── Data lines

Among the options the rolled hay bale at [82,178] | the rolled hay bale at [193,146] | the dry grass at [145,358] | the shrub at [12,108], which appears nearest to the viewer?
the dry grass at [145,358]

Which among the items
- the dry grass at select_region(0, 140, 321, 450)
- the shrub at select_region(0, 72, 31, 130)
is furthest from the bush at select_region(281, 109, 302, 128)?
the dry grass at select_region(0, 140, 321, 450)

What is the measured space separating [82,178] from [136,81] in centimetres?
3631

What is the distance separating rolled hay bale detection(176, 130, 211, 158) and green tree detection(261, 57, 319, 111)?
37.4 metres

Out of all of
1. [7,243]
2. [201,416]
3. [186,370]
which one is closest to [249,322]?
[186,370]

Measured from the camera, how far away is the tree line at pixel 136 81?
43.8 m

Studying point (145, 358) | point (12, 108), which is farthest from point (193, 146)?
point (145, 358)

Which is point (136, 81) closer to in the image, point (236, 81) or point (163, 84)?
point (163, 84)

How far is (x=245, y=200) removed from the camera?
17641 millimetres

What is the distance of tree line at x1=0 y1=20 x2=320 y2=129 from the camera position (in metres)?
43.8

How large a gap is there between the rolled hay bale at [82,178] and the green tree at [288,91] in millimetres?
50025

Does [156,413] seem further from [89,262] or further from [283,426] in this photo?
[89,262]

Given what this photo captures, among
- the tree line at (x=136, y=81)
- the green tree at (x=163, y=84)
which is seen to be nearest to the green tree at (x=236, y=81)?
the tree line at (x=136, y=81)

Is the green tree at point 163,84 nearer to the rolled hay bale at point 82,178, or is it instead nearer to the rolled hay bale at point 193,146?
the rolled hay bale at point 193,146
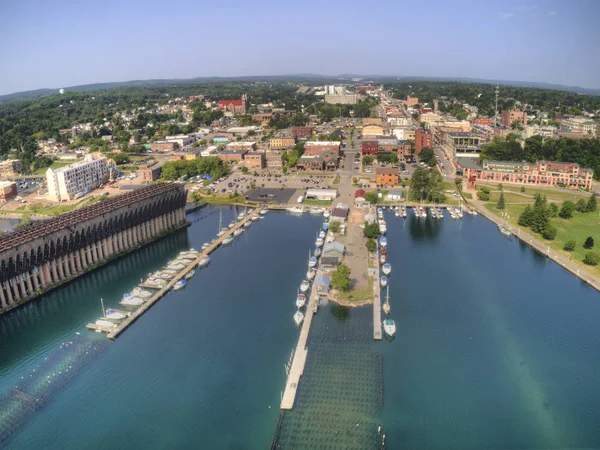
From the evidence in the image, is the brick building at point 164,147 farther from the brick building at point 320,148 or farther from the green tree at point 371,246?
the green tree at point 371,246

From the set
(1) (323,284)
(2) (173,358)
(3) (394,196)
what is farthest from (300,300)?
(3) (394,196)

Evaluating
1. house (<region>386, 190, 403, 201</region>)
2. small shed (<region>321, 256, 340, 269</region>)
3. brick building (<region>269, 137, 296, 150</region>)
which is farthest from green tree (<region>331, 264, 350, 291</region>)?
brick building (<region>269, 137, 296, 150</region>)

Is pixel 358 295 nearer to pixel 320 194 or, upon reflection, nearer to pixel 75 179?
pixel 320 194

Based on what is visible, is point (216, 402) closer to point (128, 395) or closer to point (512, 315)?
point (128, 395)

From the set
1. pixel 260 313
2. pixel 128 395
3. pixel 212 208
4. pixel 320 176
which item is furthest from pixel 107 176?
pixel 128 395

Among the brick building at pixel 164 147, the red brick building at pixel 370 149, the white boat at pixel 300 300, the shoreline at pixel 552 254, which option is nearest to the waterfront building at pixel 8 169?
the brick building at pixel 164 147
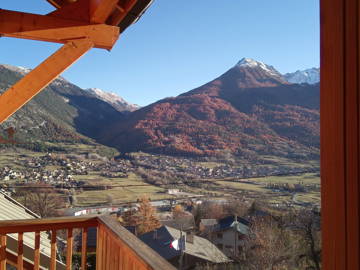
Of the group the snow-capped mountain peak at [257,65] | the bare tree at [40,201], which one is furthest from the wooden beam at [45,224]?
the snow-capped mountain peak at [257,65]

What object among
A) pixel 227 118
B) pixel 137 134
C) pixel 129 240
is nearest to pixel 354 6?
pixel 129 240

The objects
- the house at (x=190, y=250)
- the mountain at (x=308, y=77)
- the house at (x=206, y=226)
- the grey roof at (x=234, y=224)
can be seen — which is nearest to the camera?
the mountain at (x=308, y=77)

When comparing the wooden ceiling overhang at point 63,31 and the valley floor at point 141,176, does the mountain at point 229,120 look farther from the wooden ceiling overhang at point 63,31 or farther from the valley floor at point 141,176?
the wooden ceiling overhang at point 63,31

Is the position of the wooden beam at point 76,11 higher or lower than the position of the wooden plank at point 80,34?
higher

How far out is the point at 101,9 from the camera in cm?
193

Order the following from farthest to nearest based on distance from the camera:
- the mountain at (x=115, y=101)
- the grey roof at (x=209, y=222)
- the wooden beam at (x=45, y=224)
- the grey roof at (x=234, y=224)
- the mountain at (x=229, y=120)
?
the mountain at (x=115, y=101), the mountain at (x=229, y=120), the grey roof at (x=209, y=222), the grey roof at (x=234, y=224), the wooden beam at (x=45, y=224)

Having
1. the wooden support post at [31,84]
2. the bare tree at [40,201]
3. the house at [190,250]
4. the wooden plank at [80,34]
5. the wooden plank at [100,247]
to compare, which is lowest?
the house at [190,250]

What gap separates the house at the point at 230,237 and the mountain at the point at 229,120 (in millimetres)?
6328

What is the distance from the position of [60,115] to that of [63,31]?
16.5 metres

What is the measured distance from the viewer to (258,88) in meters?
24.9

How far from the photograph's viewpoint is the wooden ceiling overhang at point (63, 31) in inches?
73.5

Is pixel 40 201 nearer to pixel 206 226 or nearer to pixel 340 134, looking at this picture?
pixel 206 226

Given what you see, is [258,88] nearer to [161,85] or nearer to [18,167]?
[161,85]

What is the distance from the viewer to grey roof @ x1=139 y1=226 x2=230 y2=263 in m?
9.21
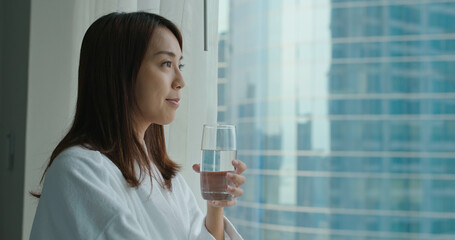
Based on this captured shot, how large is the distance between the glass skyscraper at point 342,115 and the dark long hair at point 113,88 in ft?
2.15

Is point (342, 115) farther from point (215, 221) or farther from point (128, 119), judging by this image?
point (128, 119)

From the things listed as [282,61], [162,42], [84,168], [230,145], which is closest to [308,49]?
[282,61]

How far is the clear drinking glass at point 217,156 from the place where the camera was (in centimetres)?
98

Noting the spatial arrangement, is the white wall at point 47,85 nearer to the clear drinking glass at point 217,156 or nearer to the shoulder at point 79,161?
the shoulder at point 79,161

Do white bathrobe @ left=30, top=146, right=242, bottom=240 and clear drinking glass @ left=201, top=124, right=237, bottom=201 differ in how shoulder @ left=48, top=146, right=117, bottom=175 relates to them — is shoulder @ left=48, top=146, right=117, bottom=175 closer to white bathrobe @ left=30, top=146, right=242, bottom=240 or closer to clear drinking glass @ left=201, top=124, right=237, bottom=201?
white bathrobe @ left=30, top=146, right=242, bottom=240

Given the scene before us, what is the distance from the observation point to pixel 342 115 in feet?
5.53

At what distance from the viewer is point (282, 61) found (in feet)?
5.77

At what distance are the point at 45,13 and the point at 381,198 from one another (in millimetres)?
1568

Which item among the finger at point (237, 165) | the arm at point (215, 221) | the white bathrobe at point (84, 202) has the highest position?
the finger at point (237, 165)

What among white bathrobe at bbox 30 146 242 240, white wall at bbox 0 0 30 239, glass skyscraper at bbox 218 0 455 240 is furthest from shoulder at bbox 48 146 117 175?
white wall at bbox 0 0 30 239

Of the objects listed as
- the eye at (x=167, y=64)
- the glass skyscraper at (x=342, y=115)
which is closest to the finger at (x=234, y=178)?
the eye at (x=167, y=64)

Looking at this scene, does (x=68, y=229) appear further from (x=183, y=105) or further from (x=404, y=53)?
(x=404, y=53)

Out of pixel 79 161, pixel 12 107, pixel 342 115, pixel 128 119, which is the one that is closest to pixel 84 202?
pixel 79 161

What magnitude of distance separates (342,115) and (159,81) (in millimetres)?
846
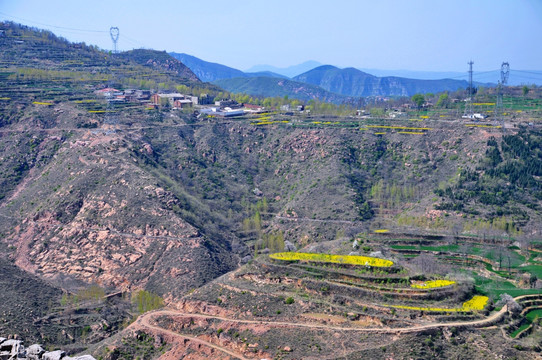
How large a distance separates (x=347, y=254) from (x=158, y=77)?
102271 mm

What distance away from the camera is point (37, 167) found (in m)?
91.9

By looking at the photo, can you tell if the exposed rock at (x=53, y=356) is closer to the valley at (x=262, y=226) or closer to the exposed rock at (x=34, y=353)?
the exposed rock at (x=34, y=353)

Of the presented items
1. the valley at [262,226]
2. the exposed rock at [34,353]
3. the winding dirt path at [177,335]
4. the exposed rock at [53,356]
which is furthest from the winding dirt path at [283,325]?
the exposed rock at [53,356]

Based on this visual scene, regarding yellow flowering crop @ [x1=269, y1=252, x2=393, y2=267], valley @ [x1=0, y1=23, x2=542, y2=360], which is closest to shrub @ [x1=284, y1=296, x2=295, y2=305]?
valley @ [x1=0, y1=23, x2=542, y2=360]

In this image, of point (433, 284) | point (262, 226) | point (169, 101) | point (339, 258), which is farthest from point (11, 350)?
point (169, 101)

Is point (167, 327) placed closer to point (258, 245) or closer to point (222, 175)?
point (258, 245)

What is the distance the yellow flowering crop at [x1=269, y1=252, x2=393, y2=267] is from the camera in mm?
55294

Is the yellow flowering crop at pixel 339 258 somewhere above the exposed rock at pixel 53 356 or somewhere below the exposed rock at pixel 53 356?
below

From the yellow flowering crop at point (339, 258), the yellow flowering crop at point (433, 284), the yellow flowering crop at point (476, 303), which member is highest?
the yellow flowering crop at point (339, 258)

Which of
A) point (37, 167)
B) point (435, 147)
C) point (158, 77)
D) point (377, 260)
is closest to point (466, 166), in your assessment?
point (435, 147)

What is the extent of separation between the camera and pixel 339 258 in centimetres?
5747

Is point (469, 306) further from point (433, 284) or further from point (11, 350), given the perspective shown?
point (11, 350)

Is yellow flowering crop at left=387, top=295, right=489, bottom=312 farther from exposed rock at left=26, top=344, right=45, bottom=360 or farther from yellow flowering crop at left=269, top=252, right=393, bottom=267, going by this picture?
exposed rock at left=26, top=344, right=45, bottom=360

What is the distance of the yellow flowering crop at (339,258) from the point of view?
55.3 meters
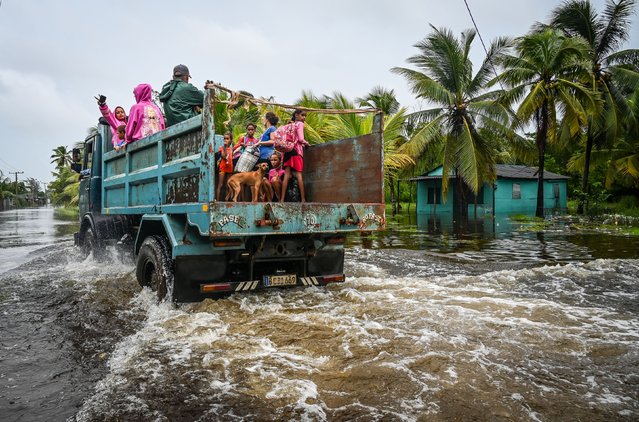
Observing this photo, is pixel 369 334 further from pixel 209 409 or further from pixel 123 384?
pixel 123 384

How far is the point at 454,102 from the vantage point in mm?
20266

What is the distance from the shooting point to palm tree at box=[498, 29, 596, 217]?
19453 millimetres

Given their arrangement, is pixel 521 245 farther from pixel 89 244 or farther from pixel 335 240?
pixel 89 244

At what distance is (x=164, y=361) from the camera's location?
3.45 m

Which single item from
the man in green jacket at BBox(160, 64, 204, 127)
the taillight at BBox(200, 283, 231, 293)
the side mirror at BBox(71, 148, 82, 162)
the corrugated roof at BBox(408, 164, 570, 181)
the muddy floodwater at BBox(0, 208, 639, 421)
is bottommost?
the muddy floodwater at BBox(0, 208, 639, 421)

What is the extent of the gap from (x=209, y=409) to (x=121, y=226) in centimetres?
506

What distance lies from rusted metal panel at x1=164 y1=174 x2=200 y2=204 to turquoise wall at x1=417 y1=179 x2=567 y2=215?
81.9 ft

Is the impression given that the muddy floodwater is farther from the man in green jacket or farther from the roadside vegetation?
the roadside vegetation

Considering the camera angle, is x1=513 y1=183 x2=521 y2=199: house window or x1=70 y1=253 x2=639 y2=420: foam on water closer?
x1=70 y1=253 x2=639 y2=420: foam on water

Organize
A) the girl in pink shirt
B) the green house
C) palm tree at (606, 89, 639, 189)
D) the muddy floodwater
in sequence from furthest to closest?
the green house < palm tree at (606, 89, 639, 189) < the girl in pink shirt < the muddy floodwater

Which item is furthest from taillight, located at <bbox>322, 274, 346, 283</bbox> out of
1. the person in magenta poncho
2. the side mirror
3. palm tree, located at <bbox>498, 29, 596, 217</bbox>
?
palm tree, located at <bbox>498, 29, 596, 217</bbox>

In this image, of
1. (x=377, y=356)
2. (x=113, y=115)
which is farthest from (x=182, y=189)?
(x=113, y=115)

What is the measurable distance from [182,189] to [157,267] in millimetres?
903

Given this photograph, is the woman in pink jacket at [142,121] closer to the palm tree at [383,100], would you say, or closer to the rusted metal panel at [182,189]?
the rusted metal panel at [182,189]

────

Short problem: Please output the items above, starting at the line that contains "What is the extent of separation" and ending at the line that contains "the green house <", including both, and leave the pictures out.

Solution:
What is the extent of separation between the camera and pixel 339 258 in centimetres?
5747

Is point (469, 306) further from point (433, 284) or further from point (11, 350), given the perspective shown?
point (11, 350)

Is yellow flowering crop at left=387, top=295, right=489, bottom=312 farther from exposed rock at left=26, top=344, right=45, bottom=360 or farther from yellow flowering crop at left=269, top=252, right=393, bottom=267, going by this picture?
exposed rock at left=26, top=344, right=45, bottom=360

What is the distance of the yellow flowering crop at (339,258) from the point of view?
55.3 meters
Observing this photo, is pixel 369 334 further from pixel 209 409 or further from pixel 123 384?
pixel 123 384

How far is the point at 454,102 from the vantage point in mm?
20266

What is the distance from the shooting point to palm tree at box=[498, 29, 596, 217]?
19453 millimetres

Given their arrangement, is pixel 521 245 farther from pixel 89 244 or farther from pixel 335 240?
pixel 89 244

At what distance is (x=164, y=361) from the camera's location?
3.45 m

Which single item from
the man in green jacket at BBox(160, 64, 204, 127)
the taillight at BBox(200, 283, 231, 293)
the side mirror at BBox(71, 148, 82, 162)
the corrugated roof at BBox(408, 164, 570, 181)
the muddy floodwater at BBox(0, 208, 639, 421)
is bottommost?
the muddy floodwater at BBox(0, 208, 639, 421)

What is the extent of the gap from (x=209, y=409) to (x=121, y=226) in centimetres?
506

What distance lies from rusted metal panel at x1=164 y1=174 x2=200 y2=204 to turquoise wall at x1=417 y1=179 x2=567 y2=215?
81.9 ft

Is the impression given that the muddy floodwater is farther from the man in green jacket or farther from the roadside vegetation?
the roadside vegetation

Considering the camera angle, is x1=513 y1=183 x2=521 y2=199: house window or x1=70 y1=253 x2=639 y2=420: foam on water closer?
x1=70 y1=253 x2=639 y2=420: foam on water

Organize
A) the girl in pink shirt
B) the green house
C) palm tree at (606, 89, 639, 189)
D) the muddy floodwater
in sequence from furthest to closest?
the green house < palm tree at (606, 89, 639, 189) < the girl in pink shirt < the muddy floodwater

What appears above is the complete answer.